Support Questions

Find answers, ask questions, and share your expertise

Spark submit configuration --deploy-mode has been overrided from cluster to client in singel node minikube

avatar
Explorer
Hi ,

We are in the process of migrating from YARN to Kubernetes for its benefits and upgrading our Spark version from 2.4.4 to 3.5.1. As part of this transition, we have decided to use Scala version 2.12.18 and have upgraded Java from version 8 to 11. Currently, I am encountering three main issues:

  1. I am experiencing an ArithmeticException due to long overflow. Could the switch from Java 8 to 11 be causing this issue?
  2. The deployment mode specified as cluster in the spark-submit command is being overridden to client.
  3. I am unable to use AWS Hadoop package classes in spark-submit, despite including the jars in the container.

    $SPARK_HOME/bin/spark-submit \
    --master k8s://$K8S_SERVER \ \
    --deploy-mode cluster \
    --name testing \
    --class dt.cerebrum.iotengine.sparkjobs.streaming \
    --conf spark.kubernetes.file.upload.path=s3a://cb-spark/path \
    --conf spark.hadoop.fs.s3a.endpoint="http://xxxxxxx.xxx" \
    --conf spark.hadoop.fs.s3a.access.key="xxxx" \
    --conf spark.hadoop.fs.s3a.secret.key="xxxxxxxxx" \
    --conf spark.driver.extraJavaOptions=-Divy.cache.dir=/tmp -Divy.home=/tmp \
    --conf spark.hadoop.fs.s3a.impl=org.apache.hadoop.fs.s3a.S3AFileSystem \
    --conf spark.hadoop.fs.s3a.fast.upload=true \
    --conf spark.hadoop.fs.s3a.path.style.access="true" \
    s3a://cb-spark/iot_engine.jar

Any assistance you could provide on these issues would be greatly appreciated.

Thank you.

3 REPLIES 3

avatar
Master Collaborator

Apache Spark 3.5.1 will support Java 8/11/17 and Scala Binary Version 2.12/2.13. If you want to use Scala Binary Version 2.12 then recommended Scala version is 2.12.18

Coming to your questions:

1. With out providing the Exception stack trace details difficult to provide a solution.

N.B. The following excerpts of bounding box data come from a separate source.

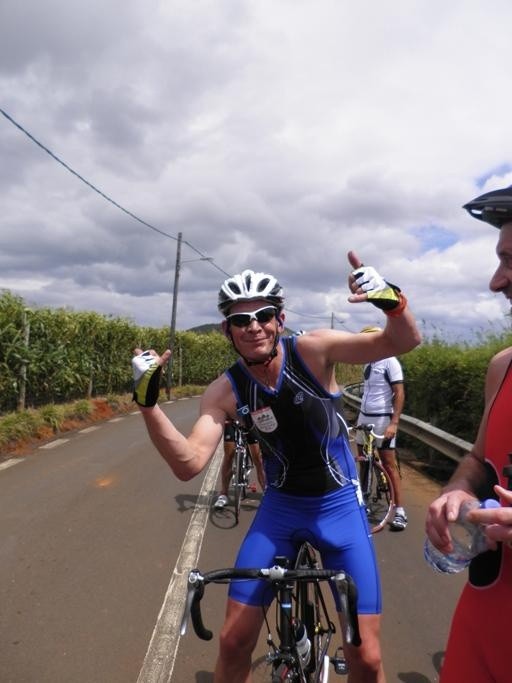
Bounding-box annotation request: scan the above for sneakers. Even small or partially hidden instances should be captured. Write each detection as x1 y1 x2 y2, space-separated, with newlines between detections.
390 512 408 530
214 495 229 508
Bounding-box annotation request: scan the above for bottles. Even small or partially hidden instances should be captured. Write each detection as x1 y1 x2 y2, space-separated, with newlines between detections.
425 499 501 577
374 457 383 465
292 618 311 665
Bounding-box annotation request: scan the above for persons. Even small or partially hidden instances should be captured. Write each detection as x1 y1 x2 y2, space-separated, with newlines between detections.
355 327 408 530
215 416 267 508
130 251 422 681
426 183 511 681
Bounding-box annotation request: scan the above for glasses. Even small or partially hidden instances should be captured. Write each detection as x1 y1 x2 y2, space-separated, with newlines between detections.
226 305 278 329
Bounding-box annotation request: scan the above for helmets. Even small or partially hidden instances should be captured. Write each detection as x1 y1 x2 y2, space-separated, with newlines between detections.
361 326 382 333
462 184 511 228
218 270 285 314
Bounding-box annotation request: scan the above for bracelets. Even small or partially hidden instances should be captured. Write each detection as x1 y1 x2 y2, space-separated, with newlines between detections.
385 293 408 316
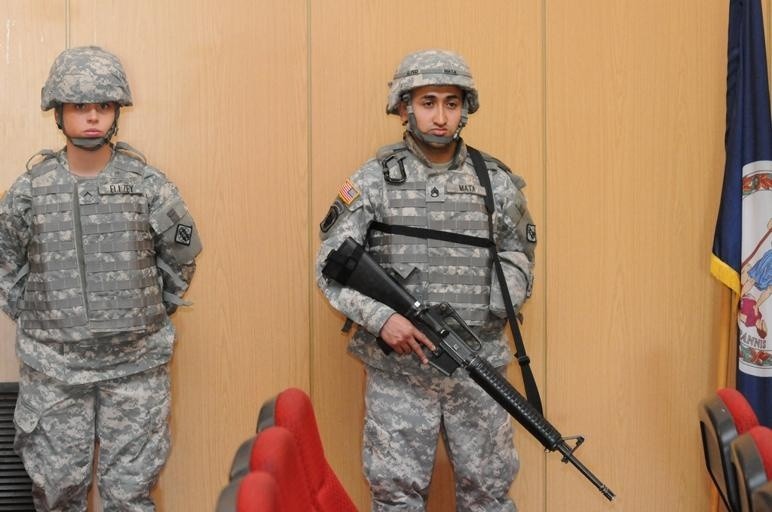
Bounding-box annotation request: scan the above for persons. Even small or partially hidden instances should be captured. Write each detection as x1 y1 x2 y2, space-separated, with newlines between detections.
1 46 202 512
315 49 536 511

2. Reason could be in your application code while creating spark session maybe you have hard coded client mode.

3. To use AWS, you need to download hadoop-aws jars files and pass it in spark submit command.

 

References:

1. https://spark.apache.org/docs/3.5.1/index.html

2. https://github.com/apache/spark/tree/v3.5.1

avatar
Explorer

Hi @RangaReddy ,

Exception stack trace:
Screenshot 2024-06-10 at 2.12.31 PM (1).png

Currently we are running our spark jobs on yarn using same code and we never get his issue. Could it be caused by lack of memory.

2. We didn't hard code the clientmode any where. I was working fine in yarn not with Kubernetes.

3. we have tried by providing the following but it didn't work. And we also downloaded these jars and placed in the jars folder. But no Luck.
--packages org.apache.hadoop:hadoop-aws:3.3.4 \
--packages com.amazonaws:aws-java-sdk-bundle:1.12.262 \
--packages org.apache.spark:spark-hadoop-cloud_2.12:3.5.1 \
--packages org.apache.hadoop:hadoop-client-api:3.3.4 \
--packages org.apache.hadoop:hadoop-client-runtime:3.3.4 \

 

avatar
Master Collaborator

Hi @saifikhan 

Just by providing ArithmeticException, we cant provide any solution. This can be occurred due to your code or apache spark code. Check the exception stack-trace and fix the issue if issue is from your code.